::: Given records

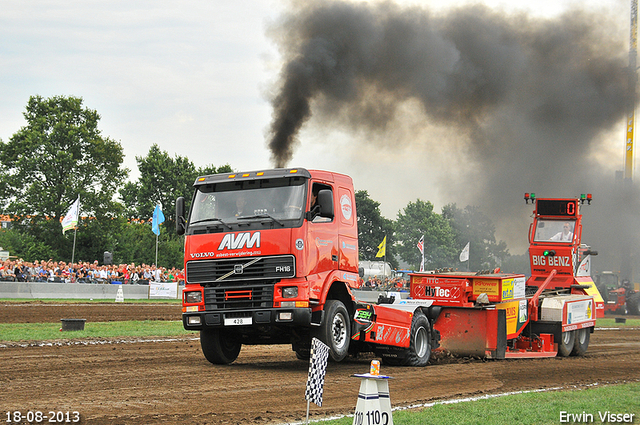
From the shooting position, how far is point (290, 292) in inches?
420

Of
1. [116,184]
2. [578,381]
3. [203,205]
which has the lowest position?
[578,381]

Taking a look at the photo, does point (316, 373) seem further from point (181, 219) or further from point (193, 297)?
point (181, 219)

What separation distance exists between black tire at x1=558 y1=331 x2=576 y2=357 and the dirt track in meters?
0.42

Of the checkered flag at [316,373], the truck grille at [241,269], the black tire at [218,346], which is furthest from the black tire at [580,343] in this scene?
the checkered flag at [316,373]

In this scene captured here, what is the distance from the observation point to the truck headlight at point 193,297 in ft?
36.7

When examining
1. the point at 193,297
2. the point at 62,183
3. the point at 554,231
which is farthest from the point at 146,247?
the point at 193,297

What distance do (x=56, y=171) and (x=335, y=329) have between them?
49.1 meters

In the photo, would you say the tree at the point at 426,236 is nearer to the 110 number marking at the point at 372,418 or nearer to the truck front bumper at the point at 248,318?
the truck front bumper at the point at 248,318

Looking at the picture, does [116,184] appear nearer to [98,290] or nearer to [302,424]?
A: [98,290]

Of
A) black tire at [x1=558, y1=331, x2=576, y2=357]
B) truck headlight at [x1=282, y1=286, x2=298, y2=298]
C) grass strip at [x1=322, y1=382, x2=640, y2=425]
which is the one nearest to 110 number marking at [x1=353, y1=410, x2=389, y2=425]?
grass strip at [x1=322, y1=382, x2=640, y2=425]

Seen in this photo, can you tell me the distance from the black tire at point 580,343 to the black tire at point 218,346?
28.6 feet

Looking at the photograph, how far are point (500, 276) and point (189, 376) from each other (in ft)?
23.2

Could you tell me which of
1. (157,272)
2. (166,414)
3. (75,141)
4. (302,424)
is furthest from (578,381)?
(75,141)

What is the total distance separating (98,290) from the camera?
33.9 meters
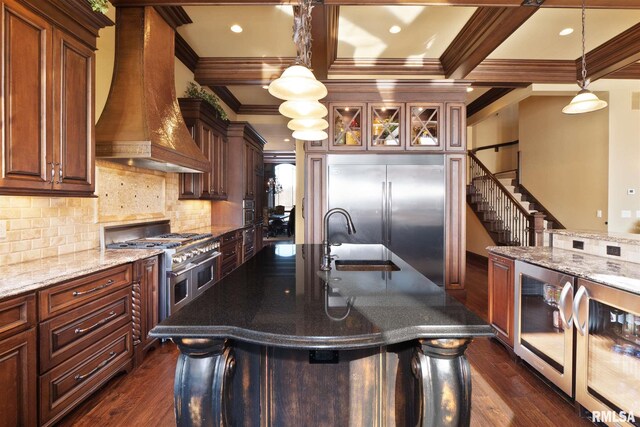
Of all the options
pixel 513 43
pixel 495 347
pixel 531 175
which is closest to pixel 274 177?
pixel 531 175

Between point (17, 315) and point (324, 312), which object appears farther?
point (17, 315)

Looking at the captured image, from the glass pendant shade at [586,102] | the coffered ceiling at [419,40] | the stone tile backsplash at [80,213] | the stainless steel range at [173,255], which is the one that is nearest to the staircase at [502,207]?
the coffered ceiling at [419,40]

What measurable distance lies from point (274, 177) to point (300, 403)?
1167 cm

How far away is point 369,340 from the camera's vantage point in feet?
3.11

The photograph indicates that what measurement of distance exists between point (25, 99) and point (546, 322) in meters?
3.69

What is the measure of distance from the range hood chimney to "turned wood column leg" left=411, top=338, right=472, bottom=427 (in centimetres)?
240

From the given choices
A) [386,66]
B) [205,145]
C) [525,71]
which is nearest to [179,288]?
[205,145]

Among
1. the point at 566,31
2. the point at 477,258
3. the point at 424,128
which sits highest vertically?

::::::

(Given exercise): Swap "black tire" for "black wheel" throughout all of the rows above and give them again with nothing else altered. Leave the pictures out of your answer.

(Task result):
From the shooting position, how far is point (290, 292) in inches?
420

Of
1. [116,184]
2. [578,381]
3. [203,205]
which has the lowest position?
[578,381]

Taking a look at the photo, does point (316, 373) seem further from point (181, 219) or further from point (193, 297)?
point (181, 219)

What separation distance exists between black wheel at x1=558 y1=331 x2=576 y2=357 and the dirt track in meters?
0.42

Of the checkered flag at [316,373], the truck grille at [241,269], the black wheel at [218,346], which is furthest from the black wheel at [580,343] in this scene?
the checkered flag at [316,373]

In this scene captured here, what is the distance from the observation point to the truck headlight at point 193,297 in ft?
36.7

When examining
1. the point at 193,297
2. the point at 62,183
3. the point at 554,231
which is farthest from the point at 146,247?
the point at 193,297

What distance do (x=56, y=171) and (x=335, y=329) have between them?
49.1 meters

In the photo, would you say the tree at the point at 426,236 is nearer to the 110 number marking at the point at 372,418 or nearer to the truck front bumper at the point at 248,318?
the truck front bumper at the point at 248,318

Looking at the picture, does [116,184] appear nearer to [98,290] or nearer to [302,424]?
A: [98,290]

Of
A) black wheel at [x1=558, y1=331, x2=576, y2=357]
B) truck headlight at [x1=282, y1=286, x2=298, y2=298]
C) grass strip at [x1=322, y1=382, x2=640, y2=425]
which is the one nearest to 110 number marking at [x1=353, y1=410, x2=389, y2=425]?
grass strip at [x1=322, y1=382, x2=640, y2=425]

Seen in this photo, can you tell me the distance from the black wheel at point 580,343 to the black wheel at point 218,346?
28.6 feet

Looking at the photograph, how far are point (500, 276) and point (189, 376) from each other (in ft)?
23.2

Could you tell me which of
1. (157,272)
2. (166,414)
3. (75,141)
4. (302,424)
is furthest from (578,381)?
(75,141)

What is the total distance separating (98,290) from the camera?
33.9 meters
Of all the options
pixel 513 43
pixel 495 347
pixel 531 175
which is closest to pixel 274 177?
pixel 531 175

Between point (17, 315) and point (324, 312), which object appears farther?
point (17, 315)

Looking at the captured image, from the glass pendant shade at [586,102] | the coffered ceiling at [419,40] | the stone tile backsplash at [80,213] | the stainless steel range at [173,255], which is the one that is nearest to the staircase at [502,207]?
the coffered ceiling at [419,40]

What measurable distance lies from point (274, 177) to point (300, 403)?
1167 cm

How far away is point 369,340 from the camera's vantage point in feet?
3.11

The photograph indicates that what measurement of distance exists between point (25, 99) and point (546, 322) in meters?
3.69

What is the measure of distance from the range hood chimney to "turned wood column leg" left=411, top=338, right=472, bottom=427 (in centimetres)?
240

From the given choices
A) [386,66]
B) [205,145]
C) [525,71]
which is nearest to [179,288]?
[205,145]

Among
1. the point at 566,31
2. the point at 477,258
3. the point at 424,128
which sits highest vertically?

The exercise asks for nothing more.